### Task material
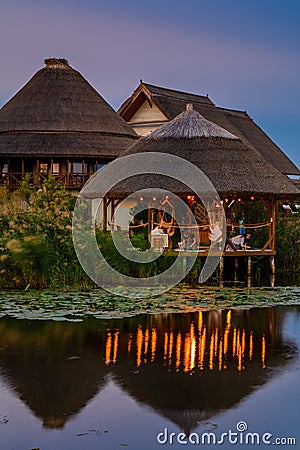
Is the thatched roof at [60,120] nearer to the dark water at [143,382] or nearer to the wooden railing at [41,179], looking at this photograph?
the wooden railing at [41,179]

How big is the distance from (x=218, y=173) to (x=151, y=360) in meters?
9.30

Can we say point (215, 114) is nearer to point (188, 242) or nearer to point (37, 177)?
point (37, 177)

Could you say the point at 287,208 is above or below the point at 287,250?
above

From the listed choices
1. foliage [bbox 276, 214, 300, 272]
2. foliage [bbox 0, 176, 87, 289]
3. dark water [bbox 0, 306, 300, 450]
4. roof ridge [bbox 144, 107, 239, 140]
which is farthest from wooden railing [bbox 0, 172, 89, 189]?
dark water [bbox 0, 306, 300, 450]

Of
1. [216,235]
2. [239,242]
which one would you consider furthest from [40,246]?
[239,242]

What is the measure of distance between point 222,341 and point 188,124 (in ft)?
34.1

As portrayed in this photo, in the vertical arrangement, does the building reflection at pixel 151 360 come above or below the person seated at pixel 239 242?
below

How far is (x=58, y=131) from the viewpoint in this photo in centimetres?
2548

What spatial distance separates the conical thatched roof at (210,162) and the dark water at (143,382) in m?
6.65

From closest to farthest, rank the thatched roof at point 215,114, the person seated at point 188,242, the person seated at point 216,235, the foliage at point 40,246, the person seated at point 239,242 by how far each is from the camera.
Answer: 1. the foliage at point 40,246
2. the person seated at point 216,235
3. the person seated at point 188,242
4. the person seated at point 239,242
5. the thatched roof at point 215,114

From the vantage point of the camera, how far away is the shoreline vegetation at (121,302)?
11.1 metres

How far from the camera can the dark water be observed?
6266 millimetres

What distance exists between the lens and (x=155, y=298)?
1278 centimetres

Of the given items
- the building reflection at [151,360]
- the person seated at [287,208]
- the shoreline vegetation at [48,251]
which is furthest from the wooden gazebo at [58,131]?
the building reflection at [151,360]
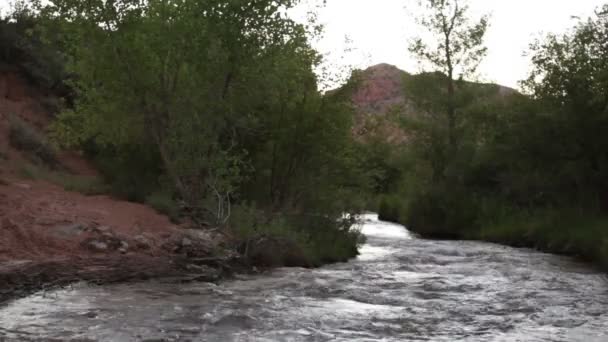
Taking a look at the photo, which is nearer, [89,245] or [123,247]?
[89,245]

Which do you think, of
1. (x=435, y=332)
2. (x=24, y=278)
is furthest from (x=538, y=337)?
(x=24, y=278)

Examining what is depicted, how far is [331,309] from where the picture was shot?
10.7 metres

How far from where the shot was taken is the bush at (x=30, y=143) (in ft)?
94.1

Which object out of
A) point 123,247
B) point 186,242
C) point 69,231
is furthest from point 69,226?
point 186,242

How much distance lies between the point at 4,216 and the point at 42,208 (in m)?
1.49

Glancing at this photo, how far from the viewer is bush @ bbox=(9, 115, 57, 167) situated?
28.7 m

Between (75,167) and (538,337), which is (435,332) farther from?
(75,167)

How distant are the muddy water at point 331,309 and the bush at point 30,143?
17.7m

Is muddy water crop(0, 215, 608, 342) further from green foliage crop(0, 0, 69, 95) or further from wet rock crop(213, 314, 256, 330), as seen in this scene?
green foliage crop(0, 0, 69, 95)

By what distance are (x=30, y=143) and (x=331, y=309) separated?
22481 mm

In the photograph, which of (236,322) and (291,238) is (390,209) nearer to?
(291,238)

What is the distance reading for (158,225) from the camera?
52.4 ft

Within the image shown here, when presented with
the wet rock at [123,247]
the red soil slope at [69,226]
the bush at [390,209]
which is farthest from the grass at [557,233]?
the bush at [390,209]

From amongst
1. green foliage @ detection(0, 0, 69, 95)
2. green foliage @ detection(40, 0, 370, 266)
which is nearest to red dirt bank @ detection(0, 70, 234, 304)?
green foliage @ detection(40, 0, 370, 266)
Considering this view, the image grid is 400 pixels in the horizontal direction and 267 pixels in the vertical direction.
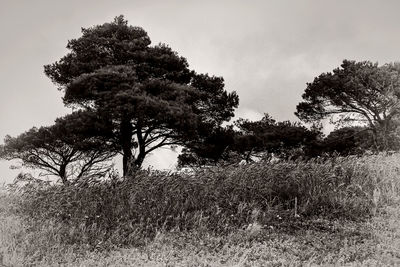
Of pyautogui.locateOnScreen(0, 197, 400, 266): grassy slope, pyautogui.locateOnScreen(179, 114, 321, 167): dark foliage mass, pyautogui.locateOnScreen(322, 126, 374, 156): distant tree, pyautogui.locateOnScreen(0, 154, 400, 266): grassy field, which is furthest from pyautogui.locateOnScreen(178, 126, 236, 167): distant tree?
pyautogui.locateOnScreen(0, 197, 400, 266): grassy slope

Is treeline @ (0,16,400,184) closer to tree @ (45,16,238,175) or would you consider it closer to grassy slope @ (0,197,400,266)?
tree @ (45,16,238,175)

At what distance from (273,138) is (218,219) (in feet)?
56.0

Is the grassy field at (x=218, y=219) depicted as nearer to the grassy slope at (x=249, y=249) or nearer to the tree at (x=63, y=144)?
the grassy slope at (x=249, y=249)

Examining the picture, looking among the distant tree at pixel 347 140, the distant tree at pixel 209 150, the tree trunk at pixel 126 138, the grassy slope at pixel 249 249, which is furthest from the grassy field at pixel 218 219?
the distant tree at pixel 347 140

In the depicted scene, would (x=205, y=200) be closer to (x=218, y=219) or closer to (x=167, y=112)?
(x=218, y=219)

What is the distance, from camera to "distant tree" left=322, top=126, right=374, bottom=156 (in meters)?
23.7

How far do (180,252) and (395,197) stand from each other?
4664 mm

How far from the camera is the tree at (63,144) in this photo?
20620mm

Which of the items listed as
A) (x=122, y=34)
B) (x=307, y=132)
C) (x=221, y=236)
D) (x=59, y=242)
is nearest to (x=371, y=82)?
(x=307, y=132)

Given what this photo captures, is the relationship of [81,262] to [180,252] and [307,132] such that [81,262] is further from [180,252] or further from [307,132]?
[307,132]

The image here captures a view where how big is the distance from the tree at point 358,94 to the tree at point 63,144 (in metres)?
11.4

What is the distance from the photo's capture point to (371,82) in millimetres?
24969

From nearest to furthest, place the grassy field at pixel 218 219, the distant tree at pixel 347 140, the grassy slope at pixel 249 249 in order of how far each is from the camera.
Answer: the grassy slope at pixel 249 249 → the grassy field at pixel 218 219 → the distant tree at pixel 347 140

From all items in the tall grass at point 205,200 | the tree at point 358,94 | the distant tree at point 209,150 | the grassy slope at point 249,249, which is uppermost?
the tree at point 358,94
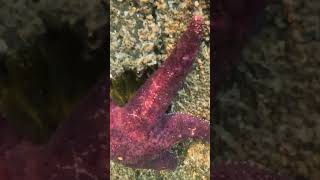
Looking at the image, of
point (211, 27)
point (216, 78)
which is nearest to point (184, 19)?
point (211, 27)

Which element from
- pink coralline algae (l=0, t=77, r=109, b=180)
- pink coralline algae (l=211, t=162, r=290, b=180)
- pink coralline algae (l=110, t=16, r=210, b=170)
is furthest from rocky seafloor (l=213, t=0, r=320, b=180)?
pink coralline algae (l=0, t=77, r=109, b=180)

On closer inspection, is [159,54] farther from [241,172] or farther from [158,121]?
[241,172]

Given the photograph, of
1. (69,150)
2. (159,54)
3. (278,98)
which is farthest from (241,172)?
(69,150)

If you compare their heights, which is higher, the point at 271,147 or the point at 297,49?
the point at 297,49

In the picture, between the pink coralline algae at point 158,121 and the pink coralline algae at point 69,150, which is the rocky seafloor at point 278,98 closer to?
the pink coralline algae at point 158,121

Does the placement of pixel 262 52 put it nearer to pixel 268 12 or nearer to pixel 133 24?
pixel 268 12

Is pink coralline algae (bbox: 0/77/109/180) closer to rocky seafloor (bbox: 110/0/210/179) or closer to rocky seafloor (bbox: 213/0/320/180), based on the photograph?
rocky seafloor (bbox: 110/0/210/179)
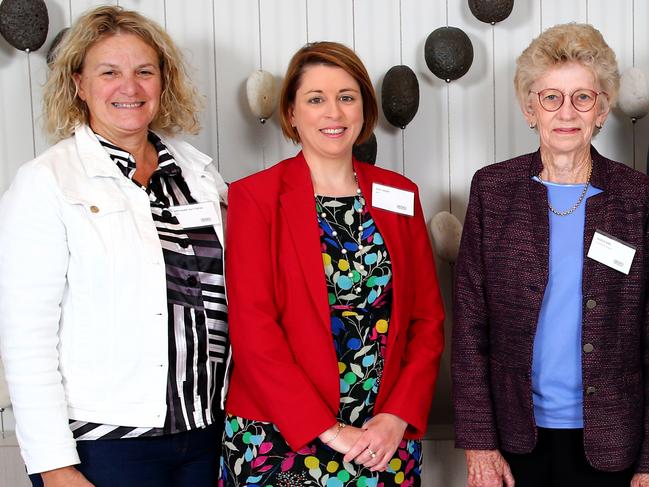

### Set task
Rewrite all of the items above with "shoreline vegetation" replaced by "riverbank plants" and everything else left unchanged. Leave the pictures out.

### In response
Is the thatched roof at [60,120] nearer to the dark water at [143,382] or nearer to the wooden railing at [41,179], looking at this photograph?
the wooden railing at [41,179]

How big is the distance from (x=218, y=173) to (x=151, y=360) in meters?
9.30

Can we say point (215, 114) is nearer to point (188, 242) or nearer to point (37, 177)?
point (37, 177)

Could you say the point at 287,208 is above or below the point at 287,250?
above

From the listed choices
1. foliage [bbox 276, 214, 300, 272]
2. foliage [bbox 0, 176, 87, 289]
3. dark water [bbox 0, 306, 300, 450]
4. roof ridge [bbox 144, 107, 239, 140]
which is farthest from wooden railing [bbox 0, 172, 89, 189]?
dark water [bbox 0, 306, 300, 450]

Of
1. [216,235]
2. [239,242]
which one would you consider furthest from [40,246]?
[239,242]

What is the measure of distance between point 222,341 and point 188,124 (in ft)?
34.1

As portrayed in this photo, in the vertical arrangement, does the building reflection at pixel 151 360 come above or below the person seated at pixel 239 242?
below

How far is (x=58, y=131) from the viewpoint in this photo in centimetres?
2548

What spatial distance separates the conical thatched roof at (210,162) and the dark water at (143,382) in m?
6.65

From closest to farthest, rank the thatched roof at point 215,114, the person seated at point 188,242, the person seated at point 216,235, the foliage at point 40,246, the person seated at point 239,242 by how far each is from the camera.
Answer: 1. the foliage at point 40,246
2. the person seated at point 216,235
3. the person seated at point 188,242
4. the person seated at point 239,242
5. the thatched roof at point 215,114

From the vantage point of the camera, how far away is the riverbank plants at (121,302)?
11.1 metres

How far from the camera can the dark water be observed?
6266 millimetres

What distance exists between the lens and (x=155, y=298)?
1278 centimetres

Of the given items
- the building reflection at [151,360]
- the person seated at [287,208]
- the riverbank plants at [48,251]
which is furthest from the wooden gazebo at [58,131]?
the building reflection at [151,360]
Taking a look at the photo, which is nearer, [89,245] or [123,247]?
[89,245]

Which do you think, of
1. (x=435, y=332)
2. (x=24, y=278)
is furthest from (x=538, y=337)?
(x=24, y=278)

Examining what is depicted, how far is [331,309] from where the picture was shot?
10.7 metres

How far from where the shot was taken is the bush at (x=30, y=143) (in ft)?
94.1

Which object out of
A) point 123,247
B) point 186,242
C) point 69,231
is furthest from point 69,226?
point 186,242

How much distance lies between the point at 4,216 and the point at 42,208 (in m)?
1.49

Glancing at this photo, how far from the viewer is bush @ bbox=(9, 115, 57, 167) situated?
28.7 m

Between (75,167) and (538,337), which is (435,332) farther from?
(75,167)

How distant are the muddy water at point 331,309 and the bush at point 30,143?
17.7m

Is muddy water crop(0, 215, 608, 342) further from green foliage crop(0, 0, 69, 95) or further from wet rock crop(213, 314, 256, 330), as seen in this scene?
green foliage crop(0, 0, 69, 95)

By what distance are (x=30, y=143) and (x=331, y=309) separated?
22481 mm

In the photograph, which of (236,322) and (291,238) is (390,209) nearer to?
(291,238)

What is the distance reading for (158,225) from the camera?
52.4 ft

Within the image shown here, when presented with
the wet rock at [123,247]
the red soil slope at [69,226]
the bush at [390,209]
which is farthest from the grass at [557,233]?
the bush at [390,209]

From amongst
1. green foliage @ detection(0, 0, 69, 95)
2. green foliage @ detection(40, 0, 370, 266)
which is nearest to red dirt bank @ detection(0, 70, 234, 304)?
green foliage @ detection(40, 0, 370, 266)
Considering this view, the image grid is 400 pixels in the horizontal direction and 267 pixels in the vertical direction.
Of pyautogui.locateOnScreen(0, 197, 400, 266): grassy slope, pyautogui.locateOnScreen(179, 114, 321, 167): dark foliage mass, pyautogui.locateOnScreen(322, 126, 374, 156): distant tree, pyautogui.locateOnScreen(0, 154, 400, 266): grassy field, which is furthest from pyautogui.locateOnScreen(178, 126, 236, 167): distant tree?
pyautogui.locateOnScreen(0, 197, 400, 266): grassy slope

Is treeline @ (0,16,400,184) closer to tree @ (45,16,238,175) or would you consider it closer to grassy slope @ (0,197,400,266)?
tree @ (45,16,238,175)

At what distance from (273,138) is (218,219) (in feet)?
56.0

Is the grassy field at (x=218, y=219) depicted as nearer to the grassy slope at (x=249, y=249) or nearer to the tree at (x=63, y=144)?
the grassy slope at (x=249, y=249)

Examining the picture, looking among the distant tree at pixel 347 140, the distant tree at pixel 209 150, the tree trunk at pixel 126 138, the grassy slope at pixel 249 249, which is furthest from the grassy field at pixel 218 219?
the distant tree at pixel 347 140

In the depicted scene, would (x=205, y=200) be closer to (x=218, y=219) or closer to (x=167, y=112)?
(x=218, y=219)

What is the distance, from camera to "distant tree" left=322, top=126, right=374, bottom=156 (in meters)?
23.7

How far do (180,252) and (395,197) stand from each other?
4664 mm

How far from the camera is the tree at (63,144) in this photo?
20620mm

Which of the items listed as
A) (x=122, y=34)
B) (x=307, y=132)
C) (x=221, y=236)
D) (x=59, y=242)
is nearest to (x=371, y=82)?
(x=307, y=132)

Given what this photo captures, is the relationship of [81,262] to [180,252] and [307,132] such that [81,262] is further from [180,252] or further from [307,132]?
[307,132]

The image here captures a view where how big is the distance from the tree at point 358,94 to the tree at point 63,144 (in metres)?
11.4

What is the distance from the photo's capture point to (371,82) in millimetres?
24969

From nearest to furthest, place the grassy field at pixel 218 219, the distant tree at pixel 347 140, the grassy slope at pixel 249 249 in order of how far each is from the camera.
Answer: the grassy slope at pixel 249 249 → the grassy field at pixel 218 219 → the distant tree at pixel 347 140

From all items in the tall grass at point 205,200 | the tree at point 358,94 | the distant tree at point 209,150 | the grassy slope at point 249,249, which is uppermost?
the tree at point 358,94
Looking at the image, of
point (211, 27)
point (216, 78)
which is nearest to point (184, 19)?
point (211, 27)

Which element from
- pink coralline algae (l=0, t=77, r=109, b=180)
- pink coralline algae (l=211, t=162, r=290, b=180)
- pink coralline algae (l=110, t=16, r=210, b=170)
is furthest from rocky seafloor (l=213, t=0, r=320, b=180)?
pink coralline algae (l=0, t=77, r=109, b=180)

On closer inspection, is [159,54] farther from [241,172] or farther from [158,121]?
[241,172]

Given the photograph, of
1. (69,150)
2. (159,54)
3. (278,98)
which is farthest from (241,172)?
(69,150)

If you compare their heights, which is higher, the point at 271,147 or the point at 297,49?
the point at 297,49

In the picture, between the pink coralline algae at point 158,121 and the pink coralline algae at point 69,150, which is the rocky seafloor at point 278,98 closer to?
the pink coralline algae at point 158,121

Does the placement of pixel 262 52 put it nearer to pixel 268 12 or nearer to pixel 133 24?
pixel 268 12

Is pink coralline algae (bbox: 0/77/109/180) closer to rocky seafloor (bbox: 110/0/210/179) or closer to rocky seafloor (bbox: 213/0/320/180), based on the photograph?
rocky seafloor (bbox: 110/0/210/179)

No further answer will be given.